Long S H, Marquis M S, Harrison E R
RAND, Washington, DC 20037.
Am J Public Health. 1994 Sep;84(9):1473-8. doi: 10.2105/ajph.84.9.1473.
The purpose of this study was to estimate the aggregate annual costs of maternal and infant health care and to describe the flow of funds that finance that care.
Estimates of costs and financing based on household and provider surveys, third-party claims data, and hospital discharge data were combined into a single, best estimate.
The total cost of perinatal care in 1989 was $27.8 billion, or $6850 per mother-infant pair. Payments made directly by patients or third parties for this care totaled $25.4 billion, or about 7% of personal health care spending by the nonaged population. Payments were less than costs because they did not include a value for direct delivery care or for bad debt and charity care, which accounted for $2.4 billion. Private insurance accounted for about 63% of total payments, and Medicaid accounted for 17% of the total.

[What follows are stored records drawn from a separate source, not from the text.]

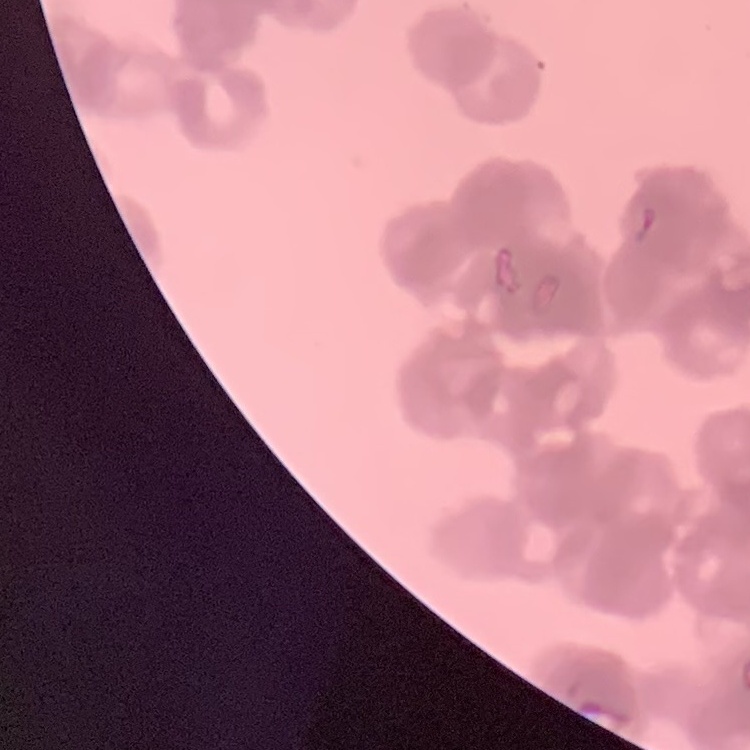
Summary:
  - Red blood cell morphology: rouleaux formation
  - Image type: square crop of a larger photomicrograph
  - Preparation: thin blood smear
  - Stain: Field's or Giemsa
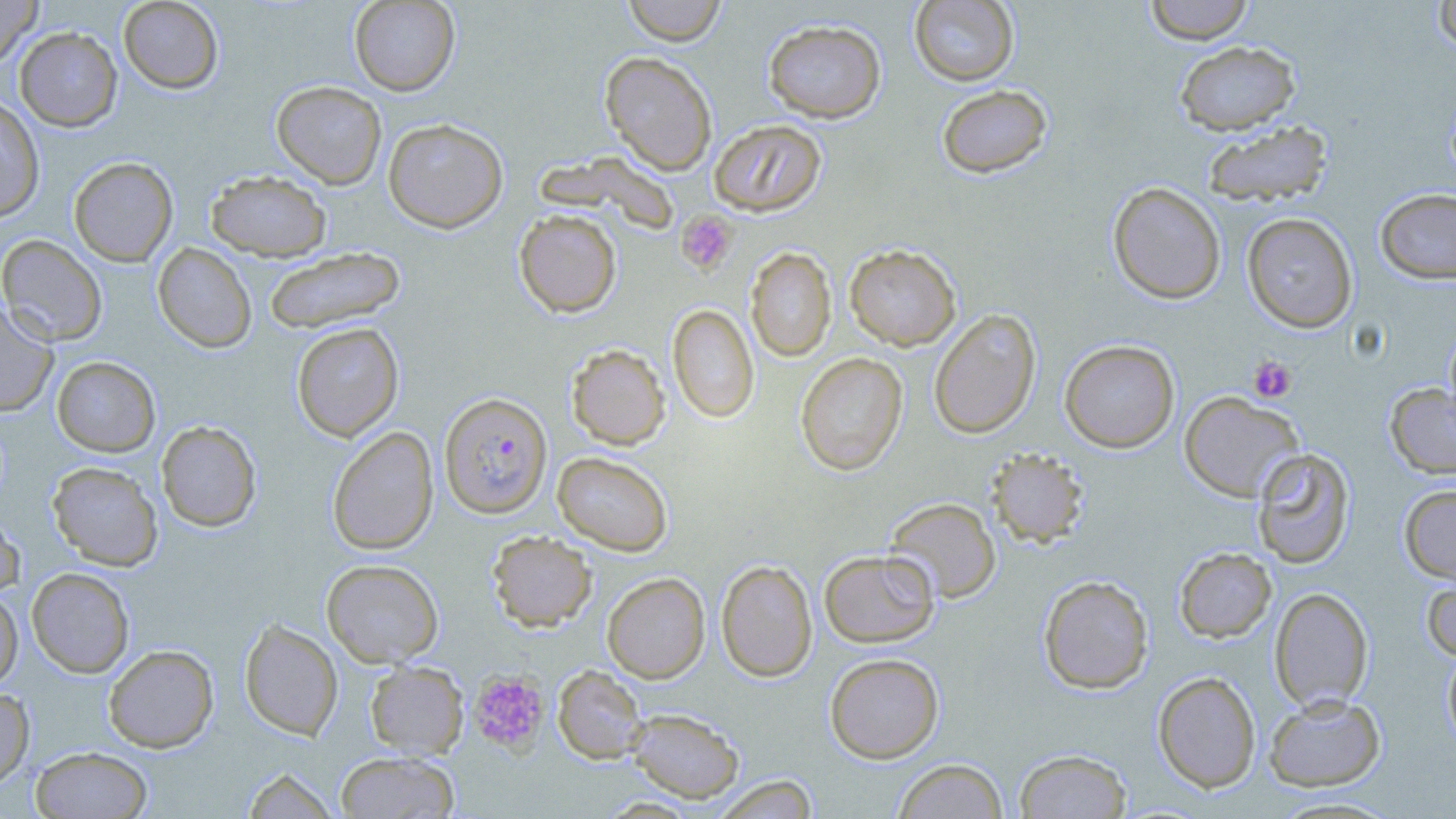

slide-level diagnosis = Plasmodium falciparum
uninfected red blood cell locations = approximate bounding boxes as (x1,y1)-(x2,y2) corner pairs in pixels: (0,0)-(42,71), (118,0)-(224,94), (348,0)-(460,96), (622,0)-(727,46), (909,0)-(1019,86), (1143,0)-(1255,44), (1432,0)-(1456,54), (763,19)-(886,123), (14,27)-(122,131), (1174,40)-(1300,135), (600,51)-(717,175), (271,80)-(387,189), (936,84)-(1052,178), (0,96)-(45,223), (383,118)-(509,233), (708,119)-(827,217), (1201,120)-(1334,208), (538,150)-(679,236), (68,157)-(178,266), (206,170)-(332,261), (1108,181)-(1226,304), (1375,188)-(1456,284), (514,209)-(622,318), (1242,212)-(1358,333), (0,234)-(107,346), (152,243)-(257,353), (844,244)-(961,351), (263,247)-(406,335), (745,247)-(837,362), (0,303)-(58,417), (667,303)-(759,423), (929,309)-(1041,440), (291,322)-(405,441), (1443,323)-(1456,434), (1059,339)-(1180,453), (566,344)-(670,450), (795,352)-(908,476), (52,356)-(161,457), (1385,383)-(1456,479), (1179,391)-(1304,502), (156,420)-(262,532), (327,426)-(439,555), (1252,447)-(1355,569), (986,449)-(1089,549), (552,451)-(673,556), (47,461)-(163,571), (1399,484)-(1456,585), (885,497)-(1001,603), (0,511)-(24,599), (487,531)-(597,631), (1174,546)-(1277,643), (819,549)-(939,647), (321,559)-(444,667), (716,559)-(817,682), (27,567)-(135,678), (1421,568)-(1456,664), (602,572)-(711,683), (1038,574)-(1154,694), (1269,586)-(1374,712), (0,587)-(23,691), (239,618)-(343,740), (103,644)-(219,752), (1442,644)-(1456,754), (825,653)-(944,763), (365,660)-(469,759), (553,665)-(649,765), (1152,670)-(1261,793), (0,687)-(35,789), (1264,693)-(1385,792), (625,708)-(745,803), (30,745)-(153,818), (1014,749)-(1132,818), (334,751)-(459,819), (892,758)-(1009,818), (242,767)-(339,818), (711,775)-(819,818), (1268,795)-(1405,818)
platelet locations = approximate bounding boxes as (x1,y1)-(x2,y2) corner pairs in pixels: (676,210)-(738,275), (1248,357)-(1296,403), (468,670)-(550,754)
field of view = one of a larger specimen
modality = light microscopy
preparation = thin blood smear
magnification = 1000x
stain = May-Grünwald-Giemsa
Plasmodium falciparum-infected red blood cell locations = approximate bounding boxes as (x1,y1)-(x2,y2) corner pairs in pixels: (439,392)-(553,518)
image size = 1456×819 pixels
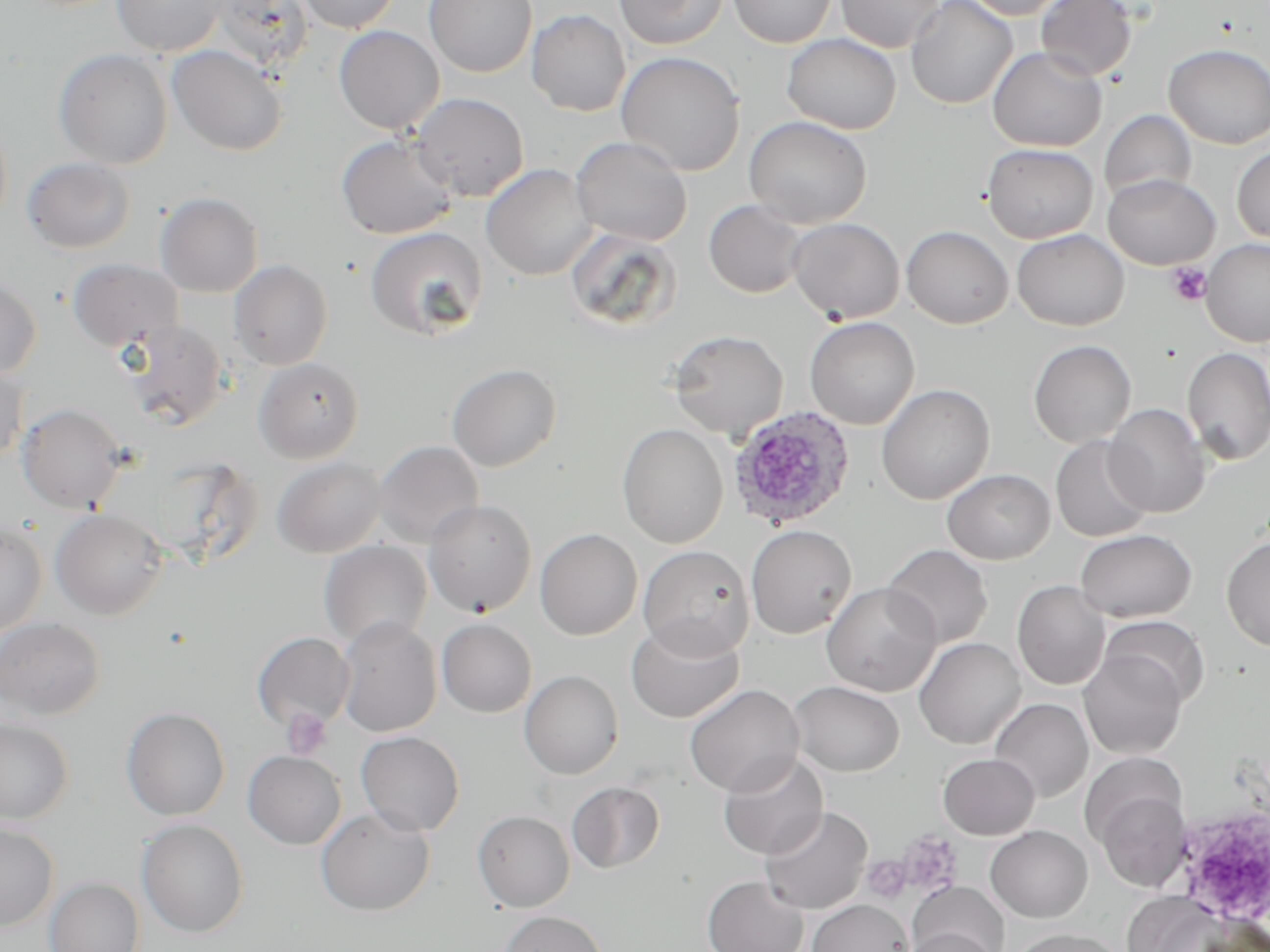

slide-level diagnosis = Plasmodium ovale
field of view = one of a larger specimen
Plasmodium ovale-infected red blood cell locations = approximate bounding boxes as (x1,y1)-(x2,y2) corner pairs in pixels: (727,405)-(857,531)
uninfected red blood cell locations = approximate bounding boxes as (x1,y1)-(x2,y2) corner pairs in pixels: (111,0)-(228,57), (296,0)-(403,34), (424,0)-(538,78), (614,0)-(728,50), (727,0)-(836,48), (835,0)-(946,53), (906,0)-(1018,109), (962,0)-(1074,20), (1036,0)-(1137,81), (211,1)-(315,72), (527,9)-(630,116), (334,26)-(444,134), (782,34)-(901,134), (1164,43)-(1270,148), (167,45)-(288,156), (987,47)-(1107,151), (53,48)-(173,169), (615,51)-(746,176), (412,93)-(530,201), (1098,110)-(1197,204), (744,116)-(872,227), (336,134)-(458,240), (571,136)-(692,245), (982,143)-(1099,243), (1232,144)-(1270,244), (22,157)-(136,253), (481,164)-(596,281), (1102,173)-(1220,269), (154,191)-(263,298), (704,200)-(808,298), (786,217)-(905,323), (901,225)-(1014,328), (365,226)-(488,339), (569,229)-(686,331), (1012,229)-(1129,331), (1200,239)-(1270,347), (67,258)-(184,353), (229,259)-(333,369), (0,274)-(42,380), (804,316)-(919,429), (121,319)-(231,430), (666,329)-(788,440), (1028,340)-(1136,448), (1182,347)-(1270,465), (253,357)-(364,464), (0,361)-(29,463), (446,363)-(562,471), (876,384)-(995,505), (17,402)-(127,513), (1103,403)-(1210,518), (616,423)-(729,548), (1051,436)-(1153,542), (373,440)-(484,548), (271,456)-(388,558), (942,468)-(1055,564), (422,499)-(537,618), (50,509)-(167,619), (0,522)-(48,637), (745,524)-(857,639), (1075,528)-(1197,622), (534,529)-(642,640), (1221,537)-(1270,651), (319,540)-(433,649), (882,544)-(993,649), (637,545)-(754,659), (1012,580)-(1110,690), (821,582)-(941,697), (1099,615)-(1209,707), (335,616)-(442,737), (0,617)-(106,721), (349,618)-(454,835), (437,618)-(537,717), (625,618)-(744,723), (252,631)-(356,733), (914,637)-(1026,749), (1078,650)-(1187,759), (519,670)-(624,779), (789,680)-(904,777), (685,683)-(804,797), (990,697)-(1093,802), (121,706)-(231,821), (0,718)-(74,824), (356,730)-(465,836), (241,742)-(460,847), (243,750)-(346,849), (718,752)-(828,860), (938,753)-(1040,840), (567,781)-(665,873), (1091,783)-(1191,893), (759,805)-(872,914), (316,807)-(435,915), (472,810)-(575,912), (137,819)-(249,937), (0,822)-(58,930), (985,825)-(1092,922), (702,876)-(807,952), (44,877)-(144,952), (909,882)-(1009,951), (1123,893)-(1228,951), (807,899)-(912,952), (498,910)-(608,952), (901,927)-(1000,952), (1008,927)-(1127,952)
platelet locations = approximate bounding boxes as (x1,y1)-(x2,y2) corner pairs in pixels: (1166,263)-(1212,307), (281,708)-(333,760), (1171,802)-(1269,924), (897,830)-(963,897), (863,855)-(911,904)
image size = 1270×952 pixels
preparation = thin blood film
modality = optical microscopy
magnification = 1000x
stain = May-Grünwald-Giemsa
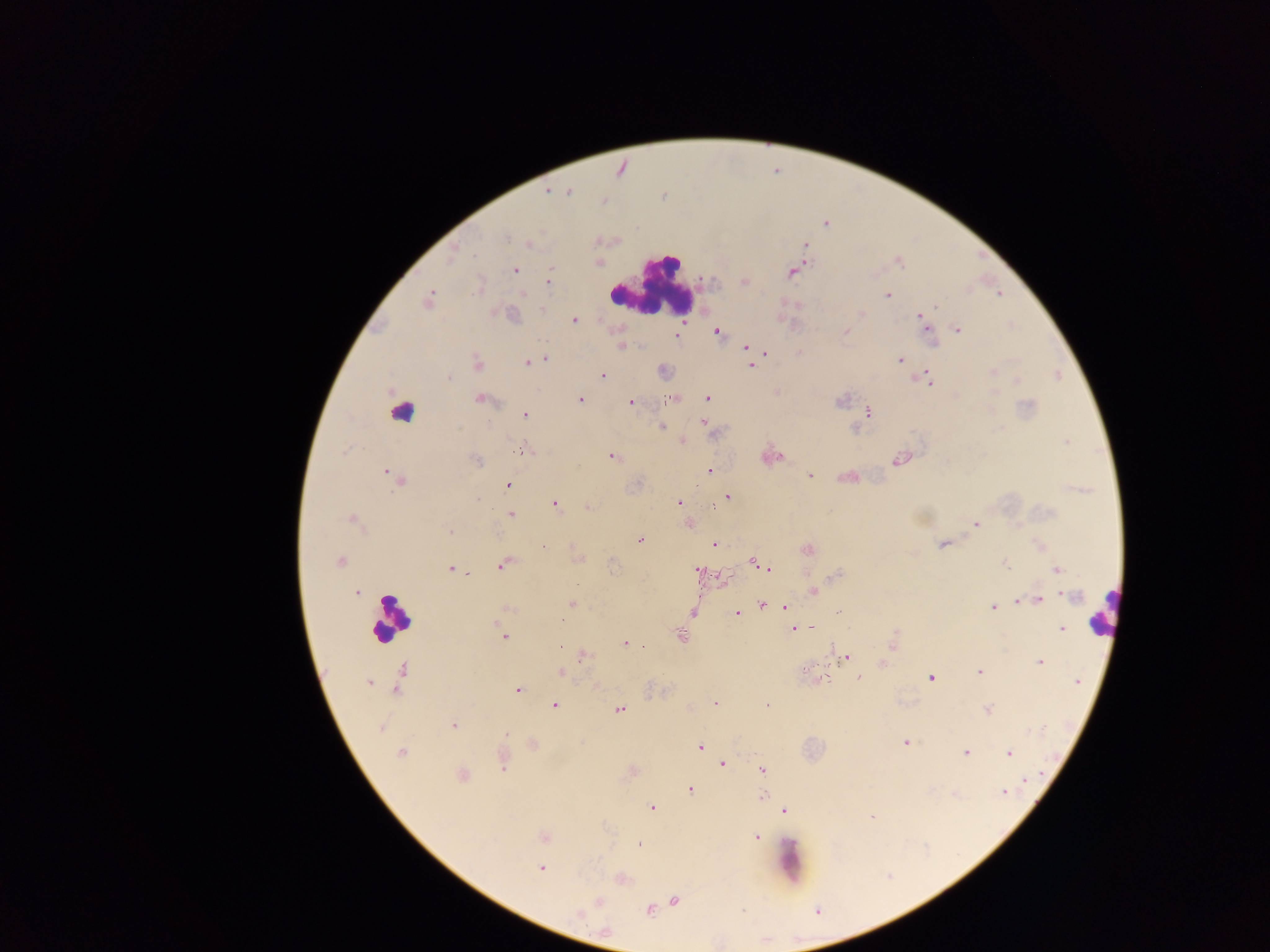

National health reform would provide windfall receipts to hospitals, which would receive payment for the considerable bad debt and charity care they provide. Reform might also provide short-term gains to providers as private payment rates are substituted for those of Medicaid.
本研究旨在估算母婴保健的年度总成本,并描述为该保健提供资金的资金流向。
基于家庭和提供者调查、第三方索赔数据以及医院出院数据得出的成本和融资估算被整合为一个单一的最佳估算值。
1989年围产期保健的总成本为278亿美元,即每对母婴6850美元。患者或第三方直接为此项保健支付的费用总计254亿美元,约占非老年人口个人医疗保健支出的7%。支付金额低于成本,因为其中未包括直接分娩护理、坏账和慈善护理的价值,而这部分价值为24亿美元。私人保险约占总支付额的63%,医疗补助占总额的17%。
国家医疗改革将为医院带来意外之财,因为医院将获得对其提供的大量坏账和慈善护理的支付。随着私人支付率取代医疗补助的支付率,改革还可能为提供者带来短期收益。